Extracto del documento:
·····

Burbuja fantástico-inmobiliaria

Miro en Internet fotografías de viviendas en venta, en alquiler, en pornográfica exhibición de sus encantos. A mi izquierda, la pared de azulejos blancos y una ventana, que da a un patio de muy pocas luces, por donde saco la mano para que el humo del cigarrillo se vaya de aquí, ya que la luz no habrá de entrar. Frente a mí, que estoy de lado por la falta de espacio, por mi asqueroso vicio de fumar y por mi repugnancia al humo ya fumado, a 30 centímetros, el fregadero y la lavadora. A la derecha, compartiendo con frutas, hortalizas y pan duro el poco espacio de una manera hidalgamente postmoderna, el portátil en el que escribo esto y con el que visito casas que nunca podré comprar o alquilar.

 

No es puro masoquismo, me digo. Lo hago para comprobar que, de tener algo más de lo que tengo ahora, acabarían parte de mis penurias, por mucho que la moral me diga que otras permanecerían donde están. No tengo esperanza de sentarme un día a escribir estas cosas en un despacho con dos balcones a la Plaza de la Paja, con el Madrid de Quevedo cinco plantas más abajo, y la chimenea encendida para atraer a las musas. Y si no la tengo, ¿para qué castigarme?

·····

Consigna 1: En el fragmento sobre la burbuja inmobiliaria, ¿a qué distancia de quien escribe se encuentran el fregadero y la lavadora?
Consigna 2: Copia, por favor, sin cambios el pasaje del fragmento sobre la burbuja inmobiliaria que empieza en las palabras "Burbuja fantástico-inmobiliaria" y detente después de "comprar o alquilar.".
Las líneas no intervienen en nada de esto.

Datos registrados:
·····

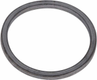 Bague du joint quadrilobe 31,42x2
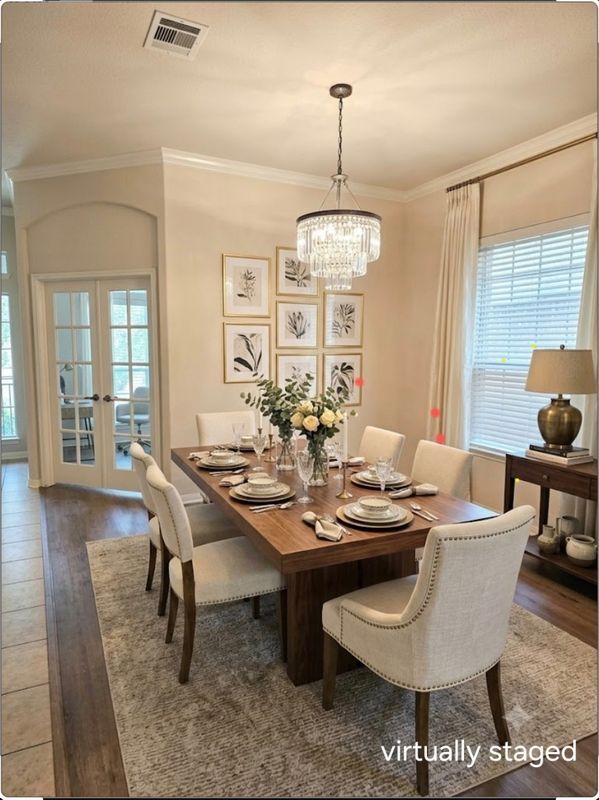Foto del edificio - 2215 Conway Cove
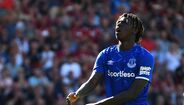 Moise Kean (Everton)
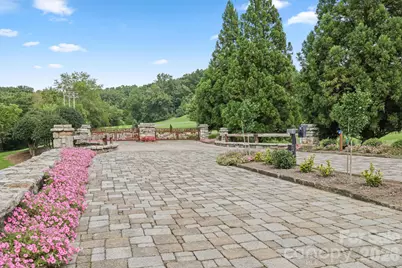 340 Porter Creek Drive, Franklin, NC 28734 - Photo 46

·····

Respuesta 1: A 30 centímetros.

Respuesta 2:
Burbuja fantástico-inmobiliaria

Miro en Internet fotografías de viviendas en venta, en alquiler, en pornográfica exhibición de sus encantos. A mi izquierda, la pared de azulejos blancos y una ventana, que da a un patio de muy pocas luces, por donde saco la mano para que el humo del cigarrillo se vaya de aquí, ya que la luz no habrá de entrar. Frente a mí, que estoy de lado por la falta de espacio, por mi asqueroso vicio de fumar y por mi repugnancia al humo ya fumado, a 30 centímetros, el fregadero y la lavadora. A la derecha, compartiendo con frutas, hortalizas y pan duro el poco espacio de una manera hidalgamente postmoderna, el portátil en el que escribo esto y con el que visito casas que nunca podré comprar o alquilar.